Project

General

Profile

Feature #2815

Merging/mixing multiple files event-by-event

Added by Christopher Backhouse about 7 years ago. Updated about 7 years ago.

Status:
Rejected
Priority:
Normal
Assignee:
-
Category:
Navigation
Target version:
-
Start date:
07/06/2012
Due date:
% Done:

0%

Estimated time:
Scope:
Internal
Experiment:
-
SSI Package:
Duration:

Description

Hi,

I would like to be able to take a bunch of "overlay" secondary art files (and optionally a "primary") and have access to all the data products from them for a specific event.

This is similar to what MixFilter currently allows, except that that is designed for essentially-random overlaying, which is ideal for cosmic/rock overlays and potentially simulating different intensities.

What I'm actually doing, is I have a PID process that takes a large amount of memory. It needs to be split into multiple sub-jobs, all writing their own output, that can then be recombined to get the final PID result.

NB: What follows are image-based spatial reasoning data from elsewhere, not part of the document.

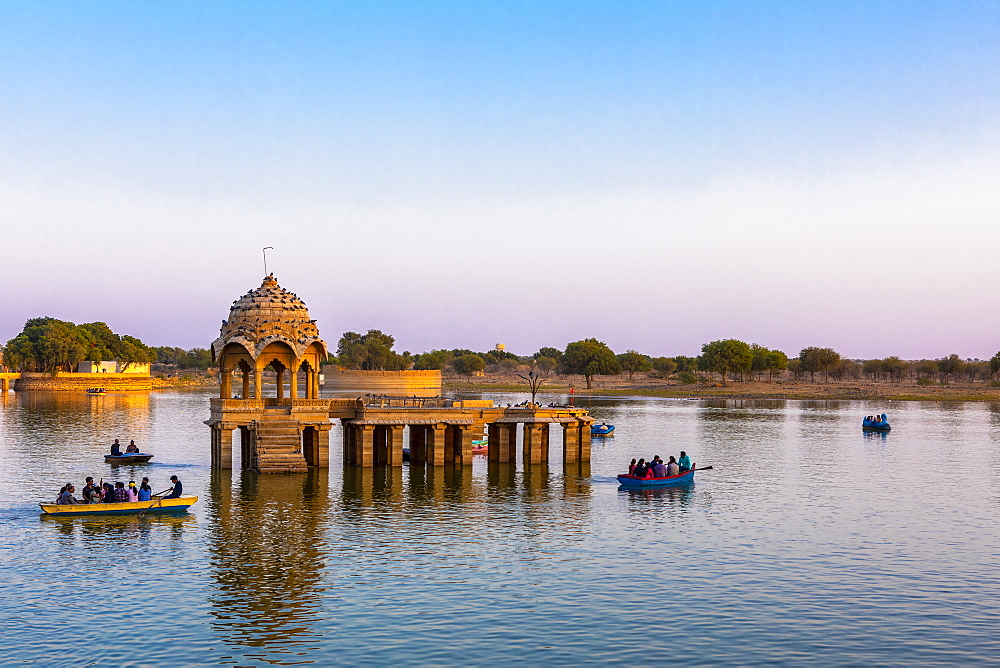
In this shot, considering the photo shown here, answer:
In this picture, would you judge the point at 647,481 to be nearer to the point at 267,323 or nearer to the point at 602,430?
the point at 267,323

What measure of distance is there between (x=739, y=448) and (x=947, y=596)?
5353 cm

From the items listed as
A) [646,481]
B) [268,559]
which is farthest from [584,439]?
[268,559]

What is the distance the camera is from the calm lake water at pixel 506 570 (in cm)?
2706

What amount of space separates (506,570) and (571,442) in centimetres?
3235

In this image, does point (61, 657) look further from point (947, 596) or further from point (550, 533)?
point (947, 596)

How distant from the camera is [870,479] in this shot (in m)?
64.2

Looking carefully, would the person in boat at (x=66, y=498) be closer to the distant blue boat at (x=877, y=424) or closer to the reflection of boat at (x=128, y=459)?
the reflection of boat at (x=128, y=459)

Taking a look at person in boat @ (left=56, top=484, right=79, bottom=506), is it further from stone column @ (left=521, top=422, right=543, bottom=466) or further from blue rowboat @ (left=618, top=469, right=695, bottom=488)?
stone column @ (left=521, top=422, right=543, bottom=466)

Marc Paterno and I took a look at the code currently in MixFilter/MixHelper, and it looks like it's engineered to always provide the overlay events from one file at a time, which isn't what I need.
On the other hand, I have no need for the random access features, and probably not the most generic merging support.

Interface:
I need to be able to specify multiple input files in the job fcl, ideally with glob syntax.

For each event in the primary file, I need to have access to the products of the corresponding event in each secondary file. I'm able to guarantee that each file has exactly the same event numbers in the same sequence, and it can be a fatal error if there's a mismatch. More generally, perhaps if an event doesn't exist in one of the files it should simply return no products.

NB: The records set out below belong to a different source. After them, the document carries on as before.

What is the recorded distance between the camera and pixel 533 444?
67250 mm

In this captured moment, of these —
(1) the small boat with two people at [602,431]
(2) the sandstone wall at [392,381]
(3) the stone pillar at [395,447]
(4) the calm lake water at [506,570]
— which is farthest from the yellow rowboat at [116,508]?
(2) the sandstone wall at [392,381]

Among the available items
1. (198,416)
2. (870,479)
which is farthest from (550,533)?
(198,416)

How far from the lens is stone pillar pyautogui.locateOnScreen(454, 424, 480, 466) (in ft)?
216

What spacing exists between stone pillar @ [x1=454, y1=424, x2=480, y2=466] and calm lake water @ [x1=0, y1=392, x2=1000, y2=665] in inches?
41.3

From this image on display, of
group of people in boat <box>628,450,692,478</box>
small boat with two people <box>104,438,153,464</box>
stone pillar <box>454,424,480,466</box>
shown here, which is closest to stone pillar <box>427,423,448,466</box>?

A MixFilter-like interface would work OK. It might even be possible to rearchitect MixFilter so it can do this.

For my specific use-case the ideal interface would be to have something like a producer with function:
void produce(art::Evt& evt, vector<const art::Evt&> secondaries);
where each secondary corresponds to one of the secondary files, and is set to the same event number as the primary.
If it simplifies implementation, I (again personally) would be OK with the restriction that I couldn't write Ptrs to the secondaries into the output stream.

Other uses I have in mind within NOvA (eg combining muon-removed and vanilla files for comparison) might want some default merge semantics, where products in the secondaries automatically end up in the primary stream. I'm not sure how they'd be labelled...
This is OK for me too. The PID objects from the secondary can all end up in the stream, and I can merge them at a later step.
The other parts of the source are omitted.